Only the lines running from the line with "Δt(171Å) +0/+12/+24 min" to the end of the listing below should be copied, exactly, without pictures.
···
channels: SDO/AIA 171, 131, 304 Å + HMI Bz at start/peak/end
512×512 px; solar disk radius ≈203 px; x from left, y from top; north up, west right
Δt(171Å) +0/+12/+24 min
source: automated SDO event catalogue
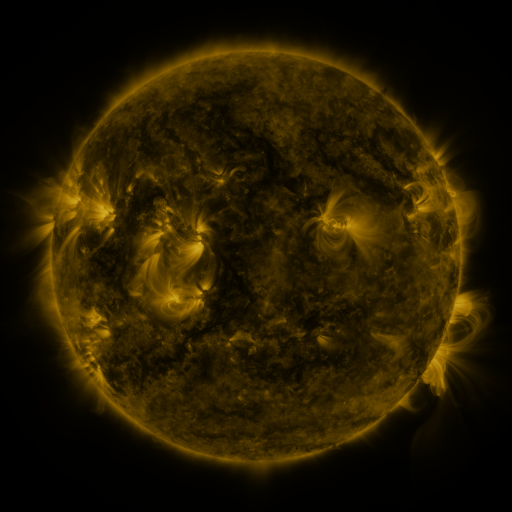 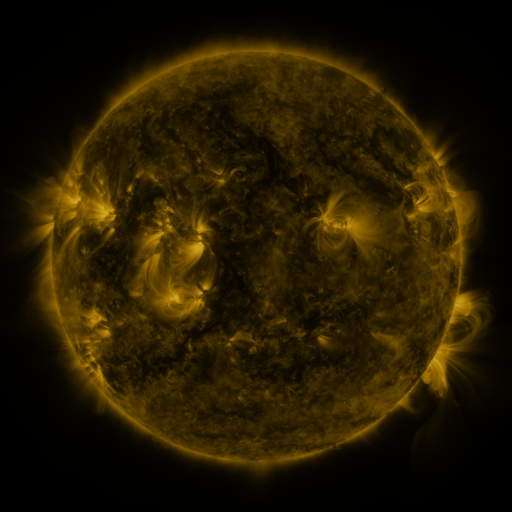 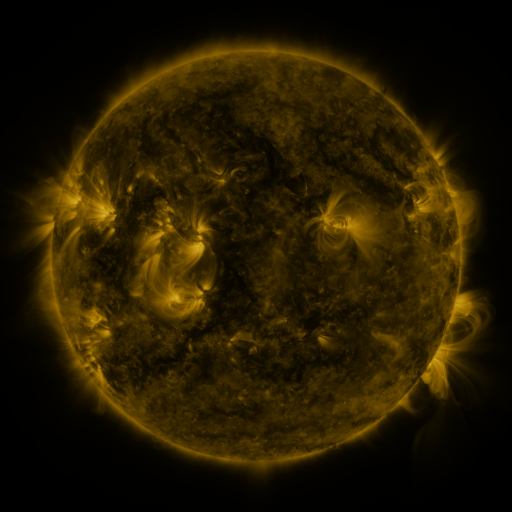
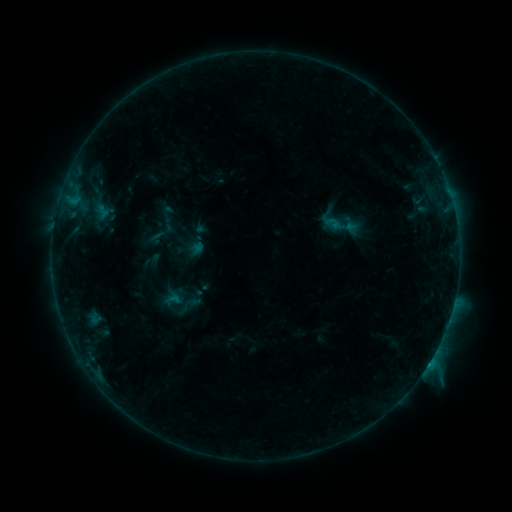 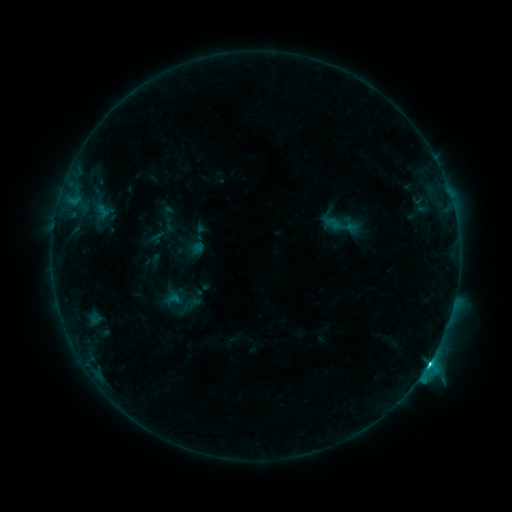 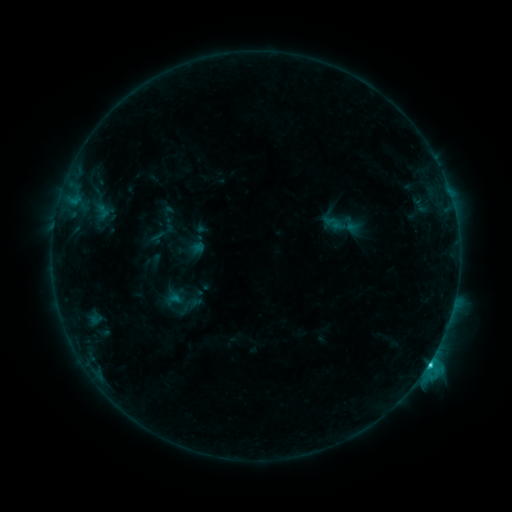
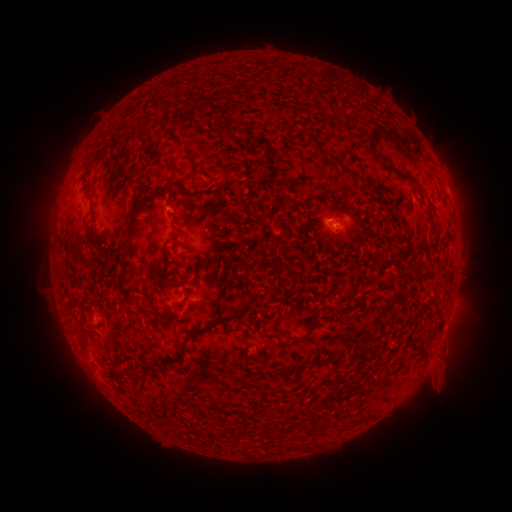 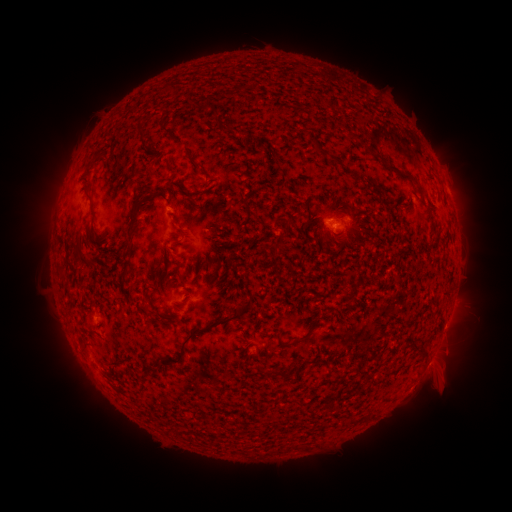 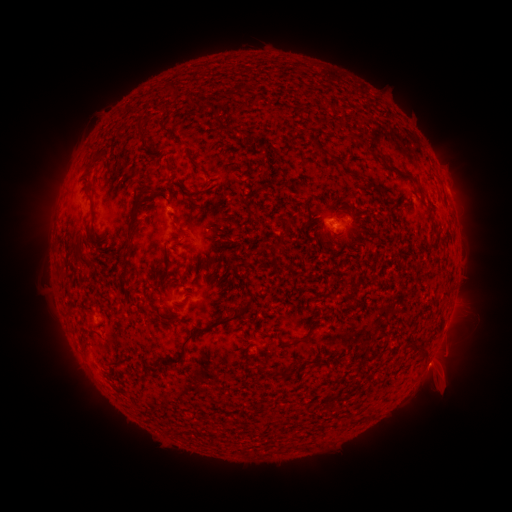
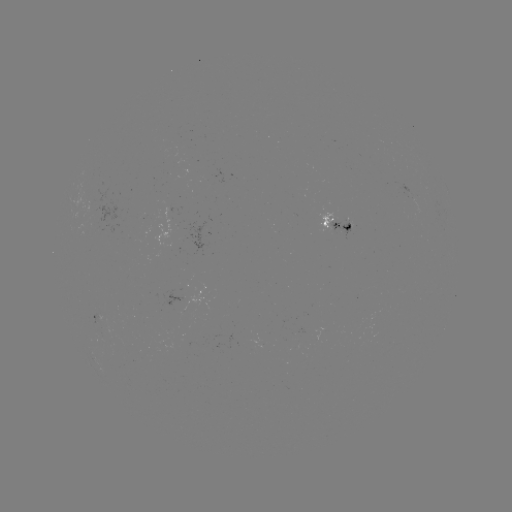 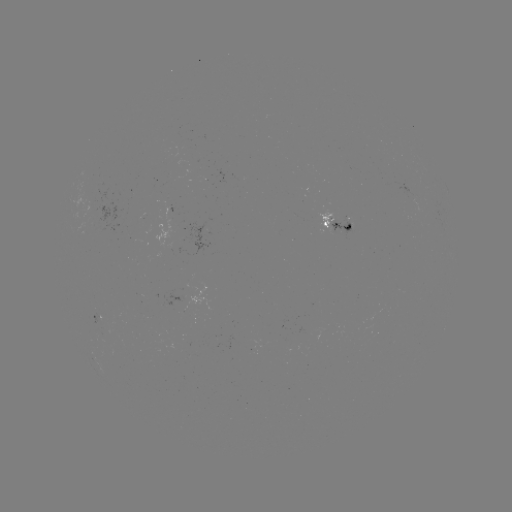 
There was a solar flare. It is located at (428, 363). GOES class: C3.7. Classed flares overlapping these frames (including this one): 2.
···
- **ANSWER SPACE**:
Δt(171Å) +0/+12/+24 min
source: automated SDO event catalogue
There was a solar flare. It is located at (428, 363). GOES class: C3.7. Classed flares overlapping these frames (including this one): 2.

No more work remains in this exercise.